TESTING A COLORECTAL CANCER SCREENING DECISION AID TARGETED TO OLDER ADULTS

Sunday, October 19, 2014
Poster Board # PS1-28

Carmen L. Lewis, MD, MPH1, Christine E. Kistler, MD, MASc2, Carol E. Golin, MD3, Carolyn Morris, MPH4, Alexandra Dalton, PhD1, Maihan Vu, DrPH, MPH5, Stacey Sheridan, MD, MPH6, Rowena Dolor, MD, MSH7, Jessica DeFrank, PhD8, Emily Elstad, PhD5, Russell Harris, MD, MPH3, Colleen Barclay, MPH8 and Noel T. Brewer, PhD5, (1)School of Medicine, University of Colorado, Aurora, CO, (2)Department of Family Medicine, The University of North Carolina at Chapel Hill, Chapel Hill, NC, (3)School of Medicine, The University of North Carolina at Chapel Hill, Chapel Hill, NC, (4)Department of Medicine, The University of North Carolina at Chapel Hill, Chapel Hill, NC, (5)Department of Health Behavior, Gillings School of Global Public Health, The University of North Carolina at Chapel Hill, Chapel Hill, NC, (6)Division of General Medicine and Clinical Epidemiology, School of Medicine, The University of North Carolina at Chapel Hill, Chapel Hill, NC, (7)Division of General Internal Medicine, Duke University Medical Center, Durham, NC, (8)Research Center for Excellence in Clinical Preventive Services, The University of North Carolina at Chapel Hill, Chapel Hill, NC
Purpose: The risks and benefits of colorectal cancer (CRC) screening in elderly populations vary depending on health state and age, suggesting that individualized decision making may be important for CRC decisions. We sought to determine whether a colorectal cancer screening decision aid (DA) targeted to older adults can prepare elderly adults for individualized decision making.

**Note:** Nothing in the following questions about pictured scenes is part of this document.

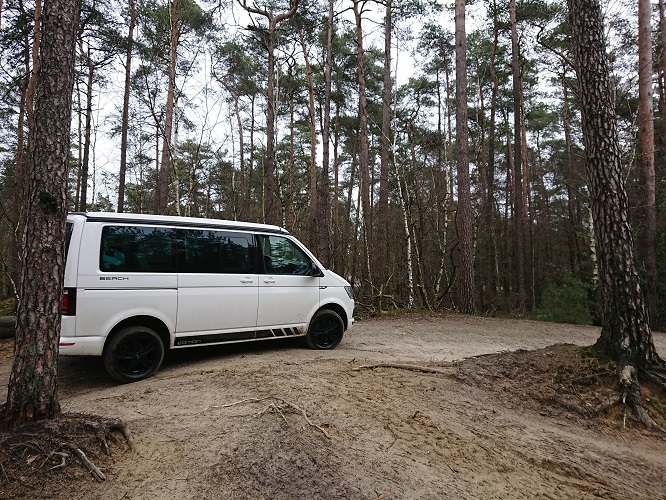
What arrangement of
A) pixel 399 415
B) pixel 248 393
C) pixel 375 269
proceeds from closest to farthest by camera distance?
pixel 399 415 → pixel 248 393 → pixel 375 269

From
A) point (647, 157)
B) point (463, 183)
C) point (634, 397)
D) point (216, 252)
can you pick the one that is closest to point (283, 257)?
point (216, 252)

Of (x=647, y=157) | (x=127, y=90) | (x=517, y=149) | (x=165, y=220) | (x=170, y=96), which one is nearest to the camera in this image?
(x=165, y=220)

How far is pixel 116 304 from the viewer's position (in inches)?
172

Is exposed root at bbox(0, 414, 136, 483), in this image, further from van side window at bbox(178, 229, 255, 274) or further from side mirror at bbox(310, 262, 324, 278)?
side mirror at bbox(310, 262, 324, 278)

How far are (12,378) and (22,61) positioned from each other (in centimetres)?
1313

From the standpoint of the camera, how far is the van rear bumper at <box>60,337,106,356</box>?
408 centimetres

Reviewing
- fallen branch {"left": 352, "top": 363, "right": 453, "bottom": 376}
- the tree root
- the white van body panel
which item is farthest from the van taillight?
the tree root

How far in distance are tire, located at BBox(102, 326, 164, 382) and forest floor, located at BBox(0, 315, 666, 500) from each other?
162mm

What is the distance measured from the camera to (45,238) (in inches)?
115

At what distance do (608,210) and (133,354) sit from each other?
617cm

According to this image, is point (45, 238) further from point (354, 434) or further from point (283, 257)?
point (283, 257)

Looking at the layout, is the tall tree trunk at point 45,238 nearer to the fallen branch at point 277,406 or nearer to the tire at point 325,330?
the fallen branch at point 277,406

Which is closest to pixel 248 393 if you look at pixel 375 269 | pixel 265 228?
pixel 265 228

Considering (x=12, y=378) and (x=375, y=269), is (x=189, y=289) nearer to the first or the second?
(x=12, y=378)
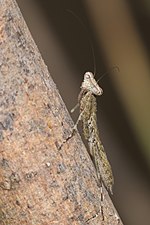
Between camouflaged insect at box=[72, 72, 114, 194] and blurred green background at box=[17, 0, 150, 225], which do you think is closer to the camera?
camouflaged insect at box=[72, 72, 114, 194]

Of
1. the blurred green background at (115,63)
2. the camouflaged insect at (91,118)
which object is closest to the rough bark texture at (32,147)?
the camouflaged insect at (91,118)

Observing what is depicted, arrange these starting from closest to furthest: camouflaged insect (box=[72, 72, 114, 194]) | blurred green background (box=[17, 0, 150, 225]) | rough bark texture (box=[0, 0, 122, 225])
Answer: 1. rough bark texture (box=[0, 0, 122, 225])
2. camouflaged insect (box=[72, 72, 114, 194])
3. blurred green background (box=[17, 0, 150, 225])

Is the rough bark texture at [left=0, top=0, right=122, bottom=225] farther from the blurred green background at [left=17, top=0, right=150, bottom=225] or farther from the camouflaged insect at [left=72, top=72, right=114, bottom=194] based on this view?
the blurred green background at [left=17, top=0, right=150, bottom=225]

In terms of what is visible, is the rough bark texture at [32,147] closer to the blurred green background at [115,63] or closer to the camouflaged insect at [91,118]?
the camouflaged insect at [91,118]

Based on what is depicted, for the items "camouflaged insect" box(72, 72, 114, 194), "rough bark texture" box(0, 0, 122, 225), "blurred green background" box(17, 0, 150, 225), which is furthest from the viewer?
"blurred green background" box(17, 0, 150, 225)

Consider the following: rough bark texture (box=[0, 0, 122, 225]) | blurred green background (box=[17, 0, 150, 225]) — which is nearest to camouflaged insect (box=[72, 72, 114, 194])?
rough bark texture (box=[0, 0, 122, 225])

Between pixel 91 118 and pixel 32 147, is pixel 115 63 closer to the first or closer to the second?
pixel 91 118
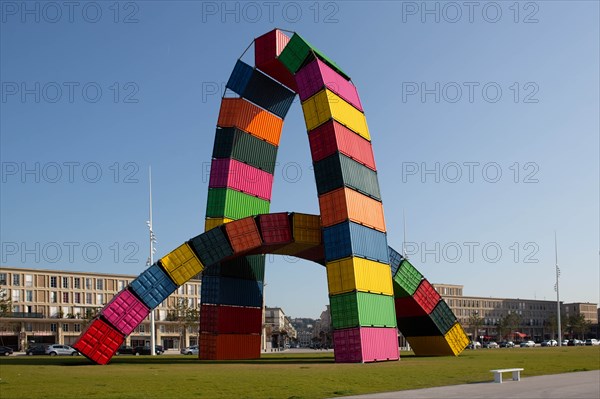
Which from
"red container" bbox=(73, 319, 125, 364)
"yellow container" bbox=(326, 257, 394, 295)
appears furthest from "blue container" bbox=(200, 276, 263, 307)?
"yellow container" bbox=(326, 257, 394, 295)

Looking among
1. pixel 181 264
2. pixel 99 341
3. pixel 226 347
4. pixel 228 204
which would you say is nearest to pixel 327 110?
pixel 228 204

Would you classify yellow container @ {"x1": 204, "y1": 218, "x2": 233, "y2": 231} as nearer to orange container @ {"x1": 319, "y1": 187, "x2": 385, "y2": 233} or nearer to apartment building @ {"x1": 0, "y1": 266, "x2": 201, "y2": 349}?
orange container @ {"x1": 319, "y1": 187, "x2": 385, "y2": 233}

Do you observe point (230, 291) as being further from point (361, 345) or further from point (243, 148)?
point (361, 345)

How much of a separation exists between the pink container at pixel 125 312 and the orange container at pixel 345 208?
15.1 m

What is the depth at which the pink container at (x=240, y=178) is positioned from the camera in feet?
203

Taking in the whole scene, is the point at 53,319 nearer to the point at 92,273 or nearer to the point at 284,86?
the point at 92,273

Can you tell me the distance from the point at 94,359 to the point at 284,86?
29.2 m

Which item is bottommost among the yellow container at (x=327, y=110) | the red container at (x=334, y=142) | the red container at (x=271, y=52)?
the red container at (x=334, y=142)

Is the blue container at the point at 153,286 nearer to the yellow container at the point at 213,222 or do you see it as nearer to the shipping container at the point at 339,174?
the yellow container at the point at 213,222

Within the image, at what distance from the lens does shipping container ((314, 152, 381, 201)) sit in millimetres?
51906

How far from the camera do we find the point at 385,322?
53000 millimetres

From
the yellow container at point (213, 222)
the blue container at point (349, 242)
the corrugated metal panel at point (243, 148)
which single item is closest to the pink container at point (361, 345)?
the blue container at point (349, 242)

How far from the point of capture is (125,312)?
52.6 m

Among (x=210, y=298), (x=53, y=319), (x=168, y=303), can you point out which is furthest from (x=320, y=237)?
(x=168, y=303)
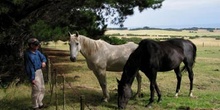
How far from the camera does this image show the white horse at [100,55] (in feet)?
29.0

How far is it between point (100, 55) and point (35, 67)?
7.72 ft

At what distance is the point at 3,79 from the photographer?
39.6 ft

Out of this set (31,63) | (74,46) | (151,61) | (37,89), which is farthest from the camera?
(151,61)

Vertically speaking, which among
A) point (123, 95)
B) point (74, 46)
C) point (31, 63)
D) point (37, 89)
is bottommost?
point (123, 95)

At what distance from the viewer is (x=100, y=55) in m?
9.29

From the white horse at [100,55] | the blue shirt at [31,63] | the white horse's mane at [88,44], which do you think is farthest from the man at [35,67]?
Answer: the white horse's mane at [88,44]

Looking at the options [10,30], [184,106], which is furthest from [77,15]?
[184,106]

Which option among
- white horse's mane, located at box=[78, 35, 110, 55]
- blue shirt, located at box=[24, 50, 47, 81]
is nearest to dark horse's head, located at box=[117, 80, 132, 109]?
white horse's mane, located at box=[78, 35, 110, 55]

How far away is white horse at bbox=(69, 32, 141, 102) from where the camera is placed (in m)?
8.84

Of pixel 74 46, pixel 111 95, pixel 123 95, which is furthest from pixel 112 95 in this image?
pixel 74 46

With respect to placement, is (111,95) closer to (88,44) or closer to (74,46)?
(88,44)

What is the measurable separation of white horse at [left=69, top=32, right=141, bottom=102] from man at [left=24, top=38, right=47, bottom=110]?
121 centimetres

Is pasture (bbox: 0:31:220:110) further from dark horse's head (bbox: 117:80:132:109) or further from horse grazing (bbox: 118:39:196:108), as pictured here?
horse grazing (bbox: 118:39:196:108)

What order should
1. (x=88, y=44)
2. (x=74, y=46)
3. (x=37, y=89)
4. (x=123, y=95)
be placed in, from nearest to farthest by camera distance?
(x=37, y=89) → (x=123, y=95) → (x=74, y=46) → (x=88, y=44)
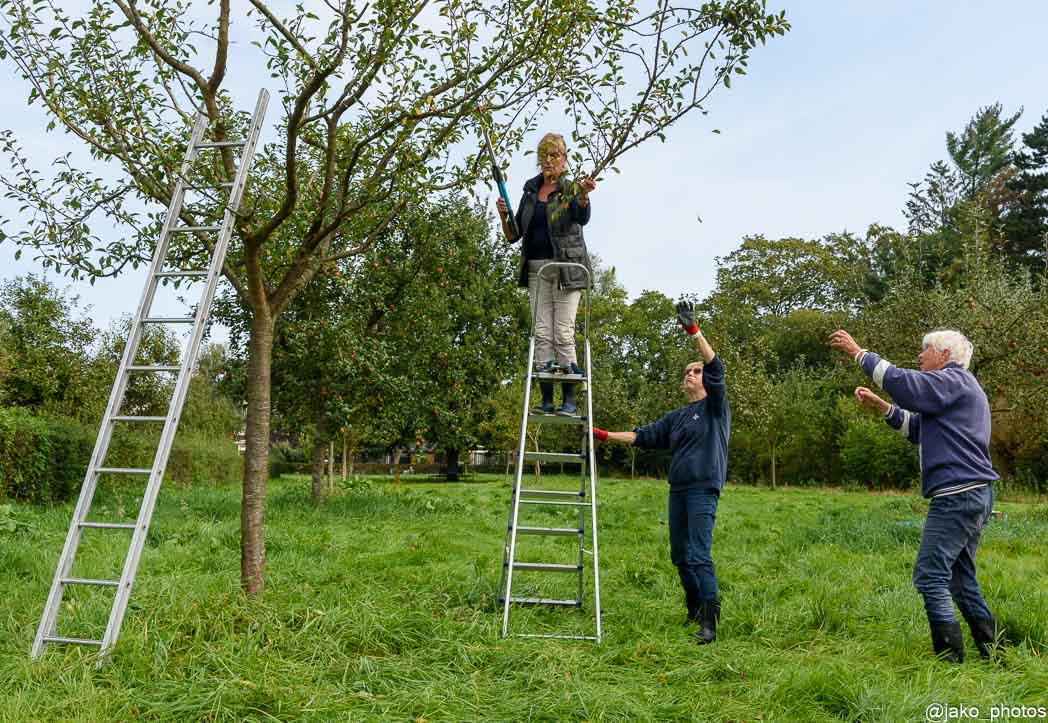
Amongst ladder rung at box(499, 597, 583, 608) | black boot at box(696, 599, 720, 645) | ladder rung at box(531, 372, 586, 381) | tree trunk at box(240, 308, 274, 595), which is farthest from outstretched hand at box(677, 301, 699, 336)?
tree trunk at box(240, 308, 274, 595)

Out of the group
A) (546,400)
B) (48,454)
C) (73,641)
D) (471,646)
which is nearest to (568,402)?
(546,400)

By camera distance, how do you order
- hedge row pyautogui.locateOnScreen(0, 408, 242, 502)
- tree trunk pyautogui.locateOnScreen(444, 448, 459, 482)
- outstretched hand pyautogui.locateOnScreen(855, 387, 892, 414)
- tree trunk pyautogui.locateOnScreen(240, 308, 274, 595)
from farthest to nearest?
1. tree trunk pyautogui.locateOnScreen(444, 448, 459, 482)
2. hedge row pyautogui.locateOnScreen(0, 408, 242, 502)
3. tree trunk pyautogui.locateOnScreen(240, 308, 274, 595)
4. outstretched hand pyautogui.locateOnScreen(855, 387, 892, 414)

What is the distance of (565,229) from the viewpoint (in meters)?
6.64

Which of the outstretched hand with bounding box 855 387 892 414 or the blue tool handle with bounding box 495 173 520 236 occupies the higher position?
the blue tool handle with bounding box 495 173 520 236

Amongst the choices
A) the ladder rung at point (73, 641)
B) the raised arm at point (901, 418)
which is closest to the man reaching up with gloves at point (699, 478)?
the raised arm at point (901, 418)

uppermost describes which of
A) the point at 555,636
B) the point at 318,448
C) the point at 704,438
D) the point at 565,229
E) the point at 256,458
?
the point at 565,229

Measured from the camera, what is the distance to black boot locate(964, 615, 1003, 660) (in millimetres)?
5227

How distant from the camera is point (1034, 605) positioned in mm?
6066

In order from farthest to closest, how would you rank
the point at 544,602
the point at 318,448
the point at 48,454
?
the point at 318,448, the point at 48,454, the point at 544,602

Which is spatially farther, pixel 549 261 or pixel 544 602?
pixel 549 261

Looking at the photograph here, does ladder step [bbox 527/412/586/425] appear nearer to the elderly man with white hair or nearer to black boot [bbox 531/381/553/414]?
black boot [bbox 531/381/553/414]

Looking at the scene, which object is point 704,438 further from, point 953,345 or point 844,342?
point 953,345

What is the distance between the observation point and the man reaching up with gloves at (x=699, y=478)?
6.07 m

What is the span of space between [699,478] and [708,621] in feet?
3.38
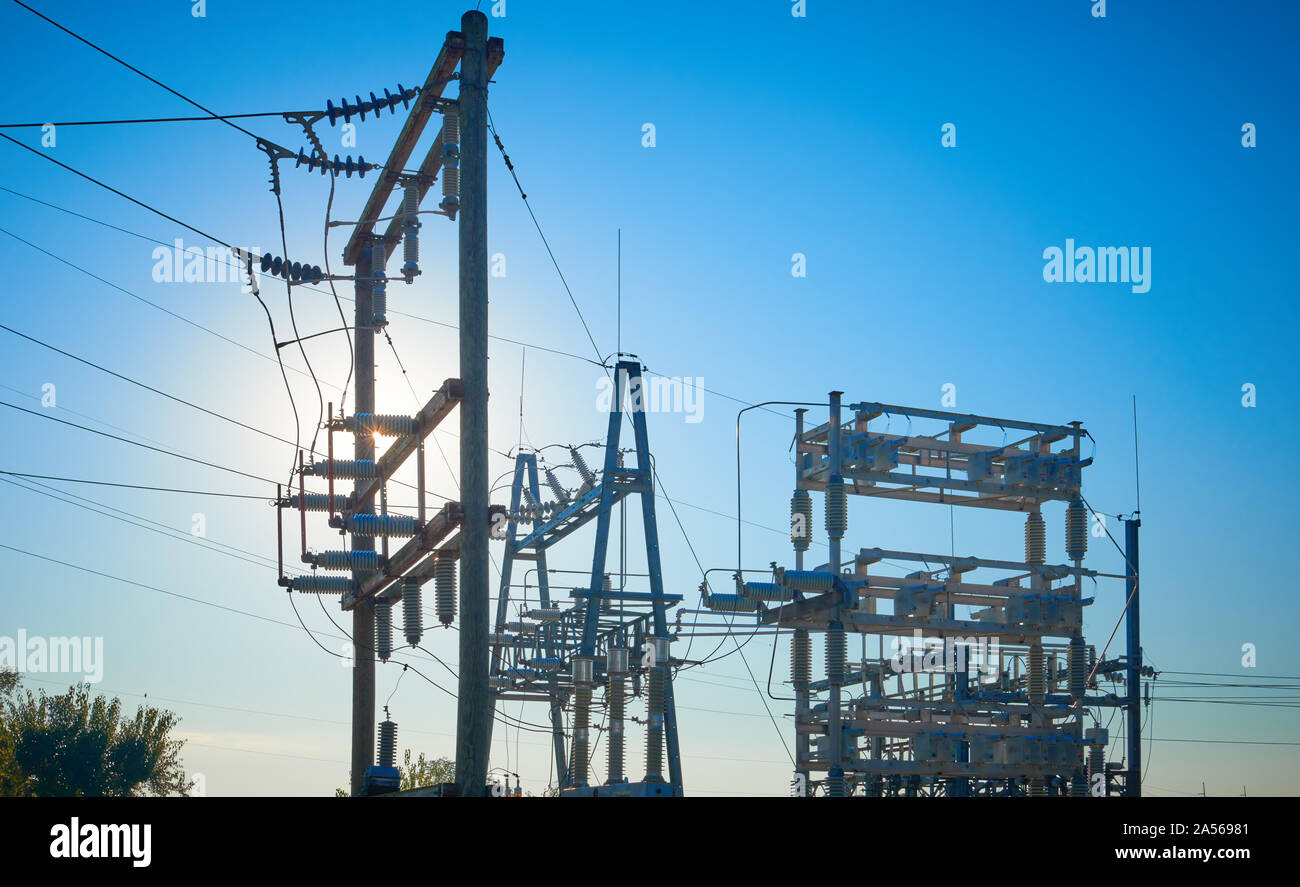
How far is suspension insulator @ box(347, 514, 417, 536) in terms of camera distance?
1639cm

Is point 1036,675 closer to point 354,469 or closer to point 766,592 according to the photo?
point 766,592

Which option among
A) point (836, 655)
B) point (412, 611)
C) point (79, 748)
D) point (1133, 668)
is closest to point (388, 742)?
point (412, 611)

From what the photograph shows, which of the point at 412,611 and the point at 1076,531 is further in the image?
the point at 1076,531

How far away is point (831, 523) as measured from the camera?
20125 millimetres

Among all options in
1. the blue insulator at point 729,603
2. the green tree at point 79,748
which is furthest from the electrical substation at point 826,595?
the green tree at point 79,748

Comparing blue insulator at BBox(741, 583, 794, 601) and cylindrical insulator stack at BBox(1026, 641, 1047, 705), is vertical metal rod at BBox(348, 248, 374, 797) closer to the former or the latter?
blue insulator at BBox(741, 583, 794, 601)

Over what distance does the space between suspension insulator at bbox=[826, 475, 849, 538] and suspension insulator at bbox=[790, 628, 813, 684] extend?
1585 mm

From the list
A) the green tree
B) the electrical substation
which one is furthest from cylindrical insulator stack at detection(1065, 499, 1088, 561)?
the green tree

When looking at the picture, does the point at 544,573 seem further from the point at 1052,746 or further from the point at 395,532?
the point at 395,532

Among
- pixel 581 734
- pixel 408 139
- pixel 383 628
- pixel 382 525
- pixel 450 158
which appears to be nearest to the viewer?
pixel 450 158

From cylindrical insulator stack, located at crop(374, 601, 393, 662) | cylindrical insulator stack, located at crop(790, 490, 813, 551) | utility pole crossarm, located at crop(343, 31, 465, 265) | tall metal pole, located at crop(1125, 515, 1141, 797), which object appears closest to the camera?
utility pole crossarm, located at crop(343, 31, 465, 265)

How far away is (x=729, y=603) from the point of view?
Result: 20703 millimetres

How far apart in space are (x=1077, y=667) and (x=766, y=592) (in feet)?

Methods: We recruited patients ages 70 to 84 who were not up to date with CRC screening and were scheduled to be seen in one of the primary care practices affiliated with the Duke practice-based research network. Participants were randomized to a control condition (driving safety booklet) or the intervention group in which participants reviewed a decision aid booklet detailing why CRC screening is different as people age, the potential benefits and risks from screening, competing causes of mortality relative to CRC, and the uncertainty of predicting who will live long enough to have the potential to benefit from screening. These data are part of an ongoing RCT to test the efficacy of the targeted DA in promoting appropriate screening based on health state. For these analyses we report data collected after use of the DA or control booklet but prior to the participant seeing their physician. We measured knowledge using 5 true/false questions, the values clarity subscale of the decisional conflict scale and patient preferences for CRC screening.

Results: To date, 390 patients have been recruited. Mean number of knowledge questions correct out of five was greater in the DA group compared to control (DA 4.1 vs 2.3, p<.0001). The values clarity subscale was significantly lower for the DA group (DA 22.7 vs control 26.8, p=0.02), indicating greater clarity for the DA group. Participants in the DA group were more likely to report that they were unsure about their screening preference (DA 23.6% vs 15.5%) and less likely to endorse a positive screening preference (DA 51.2% vs control 58.8% overall p =.12) but the differences were not statistically significant.

Conclusions: The DA appears to increase knowledge, and improve clarity of values but did not demonstrate a statistical decrease in preference for screening prior to participants’ visit with their provider. The targeted DA may help prepare elderly patients to participate in individualized decision making with their physician.